> **EXTRACT TO READ**
Love Wave: Definition, SH Polarisation, and Near-Surface Profiling

What Is a Love Wave?

A Love wave is a dispersive seismic surface wave in which particles oscillate horizontally and perpendicular to the propagation direction (SH-polarised motion), requires a low-velocity surface layer over a faster halfspace to exist, and carries no vertical component — making it invisible to standard vertical geophones but recordable by horizontal 3-component sensors and exploitable for near-surface shear velocity profiling through MALW (Multichannel Analysis of Love Waves).

How Love Waves Work

Love waves are guided by total internal reflection at the base of a low-velocity surface layer: SH-waves generated near the surface travel downward, strike the base of the low-velocity layer, are totally reflected back upward (because the lower halfspace is faster and the critical angle is exceeded), reflect off the free surface, and so on, building up a trapped SH wave mode that propagates horizontally. The trapping requires VS2 > VS1, where VS1 is the velocity of the surface layer and VS2 is the velocity of the halfspace. If the earth is homogeneous (no velocity contrast), Love waves cannot exist.

> **PROMPT 1**
Reproduce the whole Love wave text word for word.

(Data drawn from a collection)
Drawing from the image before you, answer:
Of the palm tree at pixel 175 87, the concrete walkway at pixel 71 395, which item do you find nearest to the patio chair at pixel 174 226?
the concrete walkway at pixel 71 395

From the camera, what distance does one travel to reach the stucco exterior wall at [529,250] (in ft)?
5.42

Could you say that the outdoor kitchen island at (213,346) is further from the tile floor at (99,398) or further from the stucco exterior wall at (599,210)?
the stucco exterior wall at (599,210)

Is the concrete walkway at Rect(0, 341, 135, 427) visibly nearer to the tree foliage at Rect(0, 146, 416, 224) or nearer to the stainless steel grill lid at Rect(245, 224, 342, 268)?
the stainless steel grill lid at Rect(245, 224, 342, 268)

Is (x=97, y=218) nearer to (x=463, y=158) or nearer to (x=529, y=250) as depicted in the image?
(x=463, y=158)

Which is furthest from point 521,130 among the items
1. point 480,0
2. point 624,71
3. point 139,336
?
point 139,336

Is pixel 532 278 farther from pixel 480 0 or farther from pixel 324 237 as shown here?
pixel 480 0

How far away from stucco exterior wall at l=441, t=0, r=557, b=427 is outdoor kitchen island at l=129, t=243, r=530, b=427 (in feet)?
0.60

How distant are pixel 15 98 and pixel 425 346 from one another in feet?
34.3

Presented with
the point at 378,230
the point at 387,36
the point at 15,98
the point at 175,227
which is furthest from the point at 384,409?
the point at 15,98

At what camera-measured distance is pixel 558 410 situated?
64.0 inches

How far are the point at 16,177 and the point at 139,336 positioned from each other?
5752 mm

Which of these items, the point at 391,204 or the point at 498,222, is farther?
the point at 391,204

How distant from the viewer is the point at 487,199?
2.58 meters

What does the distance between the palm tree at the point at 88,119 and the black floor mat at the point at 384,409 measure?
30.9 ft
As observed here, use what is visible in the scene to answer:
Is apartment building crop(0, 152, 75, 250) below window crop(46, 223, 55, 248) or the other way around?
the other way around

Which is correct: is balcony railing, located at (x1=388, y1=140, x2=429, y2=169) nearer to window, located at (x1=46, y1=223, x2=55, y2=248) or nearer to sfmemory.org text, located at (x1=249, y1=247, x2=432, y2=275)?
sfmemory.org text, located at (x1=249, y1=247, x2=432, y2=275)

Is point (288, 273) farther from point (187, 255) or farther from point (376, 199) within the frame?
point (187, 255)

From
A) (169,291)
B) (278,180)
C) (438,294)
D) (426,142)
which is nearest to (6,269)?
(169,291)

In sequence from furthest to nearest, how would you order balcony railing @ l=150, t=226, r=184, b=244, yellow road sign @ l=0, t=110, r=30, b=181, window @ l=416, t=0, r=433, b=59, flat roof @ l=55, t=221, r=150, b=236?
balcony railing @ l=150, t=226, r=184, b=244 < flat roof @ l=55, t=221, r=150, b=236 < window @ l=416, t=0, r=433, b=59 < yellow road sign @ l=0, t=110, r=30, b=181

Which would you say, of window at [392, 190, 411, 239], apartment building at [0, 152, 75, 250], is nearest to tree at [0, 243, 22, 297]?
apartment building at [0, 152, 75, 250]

> **PROMPT 2**
In the rows starting at the line that contains "Is point (288, 273)" and ending at the line that contains "balcony railing @ l=150, t=226, r=184, b=244 <", rename "farther" to "further". Give only those lines, with everything else left unchanged.

> **EXERCISE RESULT 1**
Love Wave: Definition, SH Polarisation, and Near-Surface Profiling

What Is a Love Wave?

A Love wave is a dispersive seismic surface wave in which particles oscillate horizontally and perpendicular to the propagation direction (SH-polarised motion), requires a low-velocity surface layer over a faster halfspace to exist, and carries no vertical component — making it invisible to standard vertical geophones but recordable by horizontal 3-component sensors and exploitable for near-surface shear velocity profiling through MALW (Multichannel Analysis of Love Waves).

How Love Waves Work

Love waves are guided by total internal reflection at the base of a low-velocity surface layer: SH-waves generated near the surface travel downward, strike the base of the low-velocity layer, are totally reflected back upward (because the lower halfspace is faster and the critical angle is exceeded), reflect off the free surface, and so on, building up a trapped SH wave mode that propagates horizontally. The trapping requires VS2 > VS1, where VS1 is the velocity of the surface layer and VS2 is the velocity of the halfspace. If the earth is homogeneous (no velocity contrast), Love waves cannot exist.

> **EXERCISE RESULT 2**
Is point (288, 273) further from point (187, 255) or further from point (376, 199) within the frame?
point (187, 255)

From
A) (169,291)
B) (278,180)
C) (438,294)
D) (426,142)
which is nearest to (6,269)?
(169,291)

In sequence from furthest to nearest, how would you order balcony railing @ l=150, t=226, r=184, b=244, yellow road sign @ l=0, t=110, r=30, b=181, window @ l=416, t=0, r=433, b=59, flat roof @ l=55, t=221, r=150, b=236?
balcony railing @ l=150, t=226, r=184, b=244 < flat roof @ l=55, t=221, r=150, b=236 < window @ l=416, t=0, r=433, b=59 < yellow road sign @ l=0, t=110, r=30, b=181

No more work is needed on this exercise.